10.24.2012

on being a woman

some time ago, a woman asked me

who is the most important woman in your life?

i thought long and hard. it was a challenge to sort through all the women in my life and decide which one had the most influence over me. and then it was obvious.

my mum, i said, because she has taught me everything i know about being a woman.

this response got me a cocked eyebrow and a somewhat cynical "hm"

i have never stopped fretting about that response.
it was the truth. the absolute truth.

maybe, i think, it is because i used the word woman so loosely.

what does it really mean to be a woman?

hell if i know.

but i do have a good sense of what it means to be a woman in my bloodline.

we are notoriously strong.
capable. and fiercely independant.
yet we walk a fine line of insecurity. constant wondering. constant worrying.


and this is where i found myself.
walking this fine line of capability and strong-willed to speak my mind
but scared shitless of what it would reveal about me.



too much?
i took a breath.
and i said it.

10.12.2012

a rock

i held a rock in the palm of my hand.
a rather unusual rock, it was round, smooth, chosen just for this sort of activity.
for some reason, this rock made me feel comfortable. which, in this context, translates into brave.
like i could say what i felt, and the rock would understand.
even if the other 30 people in the room could not.
the rock in the palm of my hand would understand.
maybe this rock would be friend. not foe.
i took a shot.

i start.

i have been thinking...
about the reprecussions of going to someone...a professional someone
and saying the words


i feel fat.


this person might look at me. might wonder what on earth i could be talking about.
they might judge me. they might send me on my way with a diet.
they might want to prescribe me pills.
these are all things i am not interested in. because i feel like it is unnecessary.

nay, it is just wrong.

to tell me it is my problem is to completely deny that it is, in fact, a sociological problem.

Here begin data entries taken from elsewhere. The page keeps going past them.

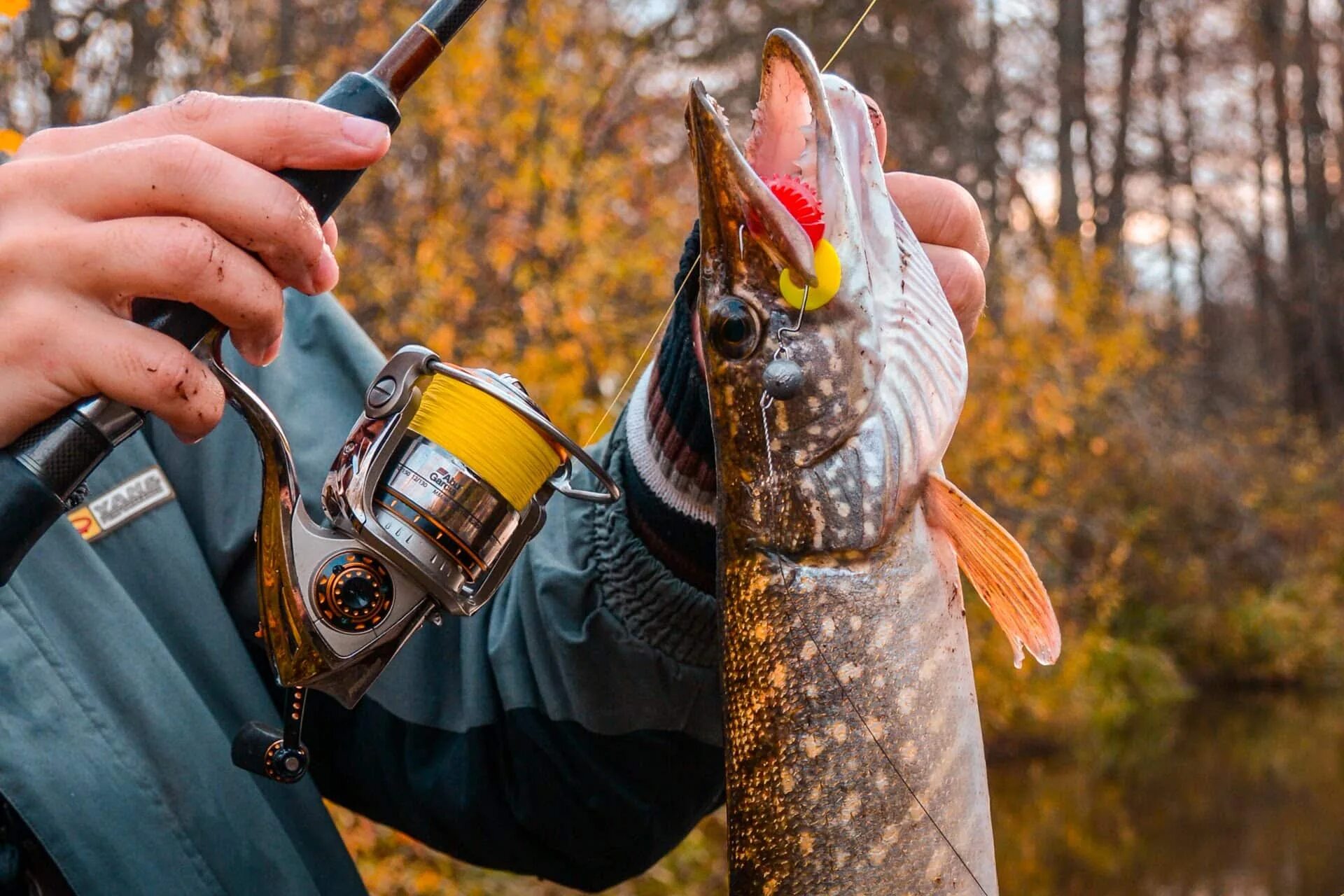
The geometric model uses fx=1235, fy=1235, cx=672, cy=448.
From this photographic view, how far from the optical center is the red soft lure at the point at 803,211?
142 centimetres

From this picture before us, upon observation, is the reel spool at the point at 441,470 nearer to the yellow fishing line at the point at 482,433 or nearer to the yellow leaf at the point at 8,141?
the yellow fishing line at the point at 482,433

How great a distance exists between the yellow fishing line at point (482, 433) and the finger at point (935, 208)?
21.0 inches

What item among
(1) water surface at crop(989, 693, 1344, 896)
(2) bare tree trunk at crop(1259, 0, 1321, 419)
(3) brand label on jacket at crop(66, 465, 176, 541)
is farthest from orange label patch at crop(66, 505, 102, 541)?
(2) bare tree trunk at crop(1259, 0, 1321, 419)

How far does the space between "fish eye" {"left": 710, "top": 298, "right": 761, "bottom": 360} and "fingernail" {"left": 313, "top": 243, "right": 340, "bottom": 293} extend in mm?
435

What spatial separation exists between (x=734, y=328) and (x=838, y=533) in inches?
10.6

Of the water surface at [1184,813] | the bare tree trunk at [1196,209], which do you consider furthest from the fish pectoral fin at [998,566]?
the bare tree trunk at [1196,209]

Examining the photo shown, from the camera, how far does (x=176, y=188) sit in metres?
1.18

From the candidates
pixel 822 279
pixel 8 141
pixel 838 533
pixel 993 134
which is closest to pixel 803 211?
pixel 822 279

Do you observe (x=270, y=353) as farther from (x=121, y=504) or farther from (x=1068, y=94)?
(x=1068, y=94)

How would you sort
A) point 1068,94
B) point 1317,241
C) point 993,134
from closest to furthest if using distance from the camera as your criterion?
point 993,134
point 1068,94
point 1317,241

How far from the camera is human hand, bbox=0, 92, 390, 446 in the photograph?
1.17 meters

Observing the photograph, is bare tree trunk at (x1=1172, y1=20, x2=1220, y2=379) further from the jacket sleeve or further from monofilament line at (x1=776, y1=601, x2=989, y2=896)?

in the lowest low, muddled with confusion and frustration, i confided in another woman

i feel weird. like..i'm fat? but...i'm not?

welcome to my life.

and that, that is the exact moment that i understood.
welcome to being a woman in today's society.
surely i knew this before, this delicate balance between fat and too terribly thin.
and how, as a woman, i was supposed to walk this line.
i did. i knew all of this.
but i did not know a spell of self-loathing would sweep me over in the way it did.
and knowing that myself, an advocate for beauty in all forms, had been duped into believing otherwise
was a guilt trip that hit me like a motherfucking freight train.

the rock in my palm, i looked up. and i saw women on the brink of blinking a tear.

aye, they get it.

it was the very same look i had when i discovered that my four year old cousin feels fat.
she is four. and ashamed of her body.
i swallowed back tears. hard. and i silently vouched to change it.
change it all.
i would not play this game.
i would not give in. or give up.
and, someday, young girls everywhere
will love love love this thing we call a body.